The Defenders requested a copy of the video of this interaction, but an assistant city attorney on Monday blocked the video’s release, pending a ruling from the Texas Attorney General’s Office on whether the city can withhold it. The letter incorrectly stated that Felder’s brother was shot in February.
“To me, it’s confrontational,” said Kevin LaChapelle, a California-based police accountability expert.
He said SAPD officials in these situations should be compassionate, and attempt to recognize that they are dealing with a family who lost a loved one during an encounter with police.
LaChapelle, a former police officer who is now a criminal justice professor and consultant on anti-violence projects, said relying on a broad topic like domestic violence to steer a video release policy is the wrong approach.
“The whole purpose for body-worn cameras is for accountability. And so to dismiss that and disallow the public from access to that, to me is very concerning,” said LaChapelle. “I think to hunker down and create policies to prohibit transparency is a dangerous path.”

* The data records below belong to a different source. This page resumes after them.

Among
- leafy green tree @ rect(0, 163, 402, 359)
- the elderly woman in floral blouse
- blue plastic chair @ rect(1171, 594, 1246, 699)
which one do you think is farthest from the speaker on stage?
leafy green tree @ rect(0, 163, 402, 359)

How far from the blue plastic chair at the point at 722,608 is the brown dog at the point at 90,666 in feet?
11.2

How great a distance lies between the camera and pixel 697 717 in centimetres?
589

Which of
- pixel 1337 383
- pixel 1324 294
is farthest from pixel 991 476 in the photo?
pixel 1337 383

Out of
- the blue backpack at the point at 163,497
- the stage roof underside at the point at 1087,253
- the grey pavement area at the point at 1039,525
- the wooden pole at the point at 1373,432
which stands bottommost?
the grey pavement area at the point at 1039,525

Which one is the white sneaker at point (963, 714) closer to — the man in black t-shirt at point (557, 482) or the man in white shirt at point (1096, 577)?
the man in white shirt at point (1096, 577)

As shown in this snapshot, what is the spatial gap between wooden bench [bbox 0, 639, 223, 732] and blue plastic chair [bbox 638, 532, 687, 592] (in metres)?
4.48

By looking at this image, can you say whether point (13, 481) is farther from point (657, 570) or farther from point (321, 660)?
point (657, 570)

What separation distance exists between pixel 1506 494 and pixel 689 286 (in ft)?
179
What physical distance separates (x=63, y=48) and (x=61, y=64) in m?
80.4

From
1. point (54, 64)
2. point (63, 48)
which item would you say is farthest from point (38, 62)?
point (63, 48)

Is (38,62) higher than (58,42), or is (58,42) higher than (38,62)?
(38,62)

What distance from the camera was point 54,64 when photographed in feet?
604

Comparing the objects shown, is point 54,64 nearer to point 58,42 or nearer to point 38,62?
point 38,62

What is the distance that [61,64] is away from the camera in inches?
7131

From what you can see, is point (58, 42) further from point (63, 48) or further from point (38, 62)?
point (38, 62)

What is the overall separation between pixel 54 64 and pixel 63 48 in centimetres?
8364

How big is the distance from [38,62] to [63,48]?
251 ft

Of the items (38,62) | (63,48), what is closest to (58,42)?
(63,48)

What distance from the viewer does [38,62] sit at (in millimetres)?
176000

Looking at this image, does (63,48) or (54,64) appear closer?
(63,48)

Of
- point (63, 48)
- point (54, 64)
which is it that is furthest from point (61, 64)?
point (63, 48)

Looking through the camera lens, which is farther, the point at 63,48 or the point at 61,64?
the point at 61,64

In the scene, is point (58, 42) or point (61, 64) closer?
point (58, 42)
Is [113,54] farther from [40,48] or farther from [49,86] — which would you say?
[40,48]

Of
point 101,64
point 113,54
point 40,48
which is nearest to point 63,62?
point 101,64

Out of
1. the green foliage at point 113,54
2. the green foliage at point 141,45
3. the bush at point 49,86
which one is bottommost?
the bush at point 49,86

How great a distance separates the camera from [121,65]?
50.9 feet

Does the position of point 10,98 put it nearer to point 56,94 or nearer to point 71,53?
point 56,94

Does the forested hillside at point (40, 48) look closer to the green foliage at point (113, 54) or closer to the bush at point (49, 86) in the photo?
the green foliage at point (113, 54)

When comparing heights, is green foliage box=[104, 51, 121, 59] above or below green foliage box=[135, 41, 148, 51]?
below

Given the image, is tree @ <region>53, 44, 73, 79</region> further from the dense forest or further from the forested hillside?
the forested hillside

Officials with the Medical Examiner’s Office have not said if a written autopsy report for Montez’s death has been completed. A KSAT request for the record was forwarded by ME officials to its legal counsel on May 19.
An in-custody death report, submitted by SAPD to the Texas Attorney General’s Office April 28, states that officers witnessed Montez break into the home and that he lunged at officers with the knife pointed toward them.
The report states Montez was then shot twice in the chest.
SAPD officials have indicated that they will release footage from three other fatal shootings by officers, all of which took place during a five-day period last month. Among those shootings was the death of Joe Gomez, who took his own life after being shot twice by a San Antonio Park Police Department officer outside a San Antonio International Airport terminal on April 15.